Monitoring ActiveMQ via HTTP

29/4/2014 The following information is a little bit stale. Since version 5.9.1 of ActiveMQ, Hawt.io is no longer part of the ActiveMQ distribution from Apache, but Jolokia is. Jolokia runs on http://localhost:8161/api/jolokia by default, so if you keep this in mind while reading this post, the remaining instructions are still correct. Dejan Bosanac has written about how to install Hawt.io on ActiveMQ post 5.9.1 if you want to set it up (which of course you do – because it’s awesome.)

It’s been a while since I blogged, since my year has been consumed by a not-so-secret-if-you-follow-me-on-twitter project, but I thought I’d take a break to write about something pretty significant in the ActiveMQ landscape. Unusually enough it’s not the addition of a new feature, but rather an enabling technology.

Unless you have been hiding under a rock this year, you will have probably heard about the “One Console to Rule Them All” – Hawt.io. In short it’s a console for building consoles, with built-in plugins for all the shiny things in the Apache integration toolchain that I work with – ActiveMQ, Camel, Karaf etc. as well as a bunch of other stuff including Fabric, JBoss, Tomcat, Infinispan, OpenEJB etc. And you can also build your own plugins.
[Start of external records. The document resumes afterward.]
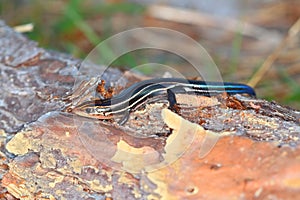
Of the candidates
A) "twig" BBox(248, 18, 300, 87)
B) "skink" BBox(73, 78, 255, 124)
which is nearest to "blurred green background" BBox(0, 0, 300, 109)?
"twig" BBox(248, 18, 300, 87)

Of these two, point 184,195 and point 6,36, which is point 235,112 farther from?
point 6,36

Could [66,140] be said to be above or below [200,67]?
below

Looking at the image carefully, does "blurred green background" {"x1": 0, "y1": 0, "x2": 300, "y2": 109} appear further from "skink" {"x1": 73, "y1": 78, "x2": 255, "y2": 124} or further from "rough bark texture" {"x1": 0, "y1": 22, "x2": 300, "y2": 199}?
"rough bark texture" {"x1": 0, "y1": 22, "x2": 300, "y2": 199}

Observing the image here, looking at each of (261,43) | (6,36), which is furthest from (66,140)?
(261,43)

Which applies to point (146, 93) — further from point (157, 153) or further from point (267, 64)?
point (267, 64)

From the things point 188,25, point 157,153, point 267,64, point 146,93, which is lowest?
point 157,153

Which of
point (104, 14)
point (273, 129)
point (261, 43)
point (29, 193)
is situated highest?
point (261, 43)

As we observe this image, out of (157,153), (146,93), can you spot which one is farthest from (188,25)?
(157,153)

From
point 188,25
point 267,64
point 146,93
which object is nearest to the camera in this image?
point 146,93
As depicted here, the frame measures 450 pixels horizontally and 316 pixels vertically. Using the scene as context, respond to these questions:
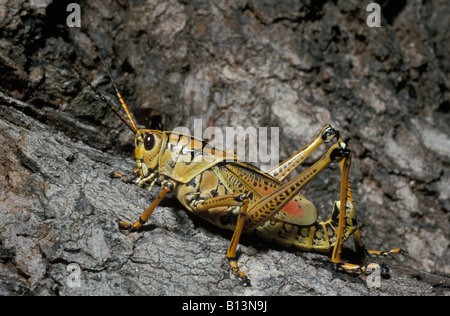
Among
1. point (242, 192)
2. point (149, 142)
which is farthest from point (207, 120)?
point (242, 192)

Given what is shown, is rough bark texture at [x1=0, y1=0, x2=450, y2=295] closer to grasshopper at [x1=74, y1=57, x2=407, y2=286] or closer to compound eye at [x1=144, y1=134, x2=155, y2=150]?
grasshopper at [x1=74, y1=57, x2=407, y2=286]

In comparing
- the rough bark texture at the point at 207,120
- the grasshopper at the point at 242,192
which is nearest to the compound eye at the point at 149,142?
the grasshopper at the point at 242,192

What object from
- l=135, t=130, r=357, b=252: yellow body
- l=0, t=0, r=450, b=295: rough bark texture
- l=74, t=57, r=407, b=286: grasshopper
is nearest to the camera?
l=0, t=0, r=450, b=295: rough bark texture

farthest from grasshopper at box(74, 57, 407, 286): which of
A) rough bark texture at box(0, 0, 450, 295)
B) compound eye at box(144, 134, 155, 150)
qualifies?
rough bark texture at box(0, 0, 450, 295)

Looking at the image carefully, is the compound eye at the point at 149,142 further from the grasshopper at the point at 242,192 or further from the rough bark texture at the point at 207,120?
the rough bark texture at the point at 207,120

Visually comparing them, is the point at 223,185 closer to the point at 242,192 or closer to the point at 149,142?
the point at 242,192
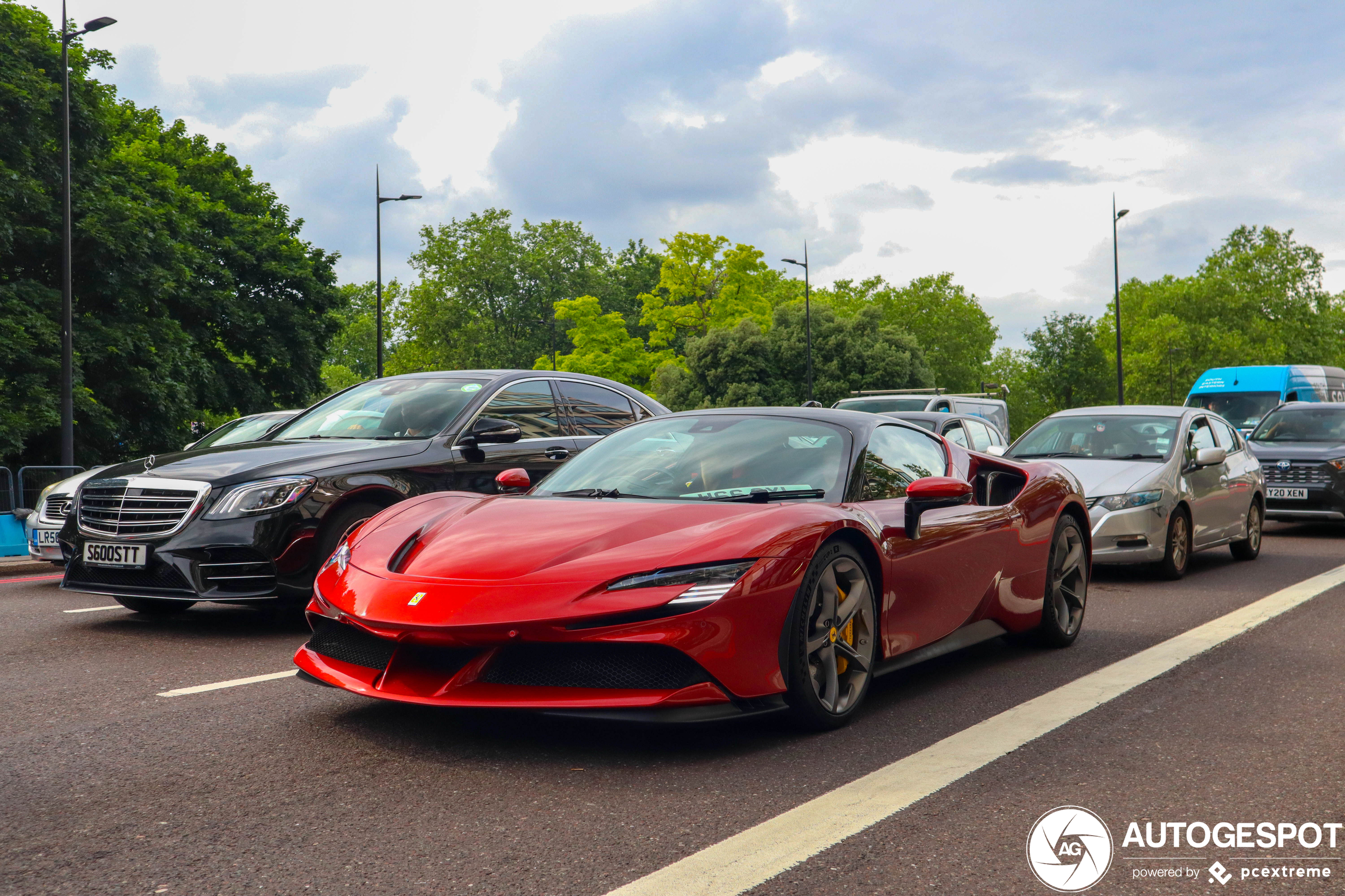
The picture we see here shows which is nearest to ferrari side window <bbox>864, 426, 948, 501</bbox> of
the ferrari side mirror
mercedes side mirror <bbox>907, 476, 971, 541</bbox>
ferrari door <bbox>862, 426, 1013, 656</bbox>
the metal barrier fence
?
ferrari door <bbox>862, 426, 1013, 656</bbox>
Hawt.io is pretty damn cool – you can deploy it into a Karaf or web container, it automatically detects what tech pieces it knows about, and exposes a super-shiny console.

Hawt.io login page
Ooo shiny!

The killer feature for me, since I use it on site with clients all the time, is that it gets all this info through JMX – in a JavaScript console written in AngularJS running in your browser! Which for me means no installing jvisualvm and opening ports in firewalls to access the JMX port 1099 on the host machine.

Hawt.io on ActiveMQ
Look mum, no JMX client!

As neat as Hawt.io is, it’s what’s inside that’s really exciting. The secret sauce here is the framework that exposes all the JMX stats to the front-end – a tiny tool called Jolokia. Jolokia is a web app that exposes the JMX stats of the JVM that it’s running inside of over HTTP via REST/JSON. It’s also been included in ActiveMQ since version 5.8.

I’ll let this sink in for a bit.

Ready? What this means is that in ActiveMQ 5.9 you can do this:

$ curl -u admin http://localhost:8161/hawtio/jolokia/ && echo ""

In ActiveMQ 5.8 you replace hawtio/jolokia in the above URI with api/jolokia.

Which after prompting you for the default JMX password (admin/admin) gives you this:

{
    "timestamp":1384809685,
    "status":200,
    "request":{
        "type":"version"
    },
    "value":{
        "protocol":"7.0",
        "agent":"1.1.4",
        "info":{
            "product":"jetty",
            "vendor":"Eclipse",
            "version":"7.6.9.v20130131"
        }
    }
}

This means that you can now access any JMX stats exposed by ActiveMQ from any environment that can make a web request – shell scripts, admin GUIs, anything!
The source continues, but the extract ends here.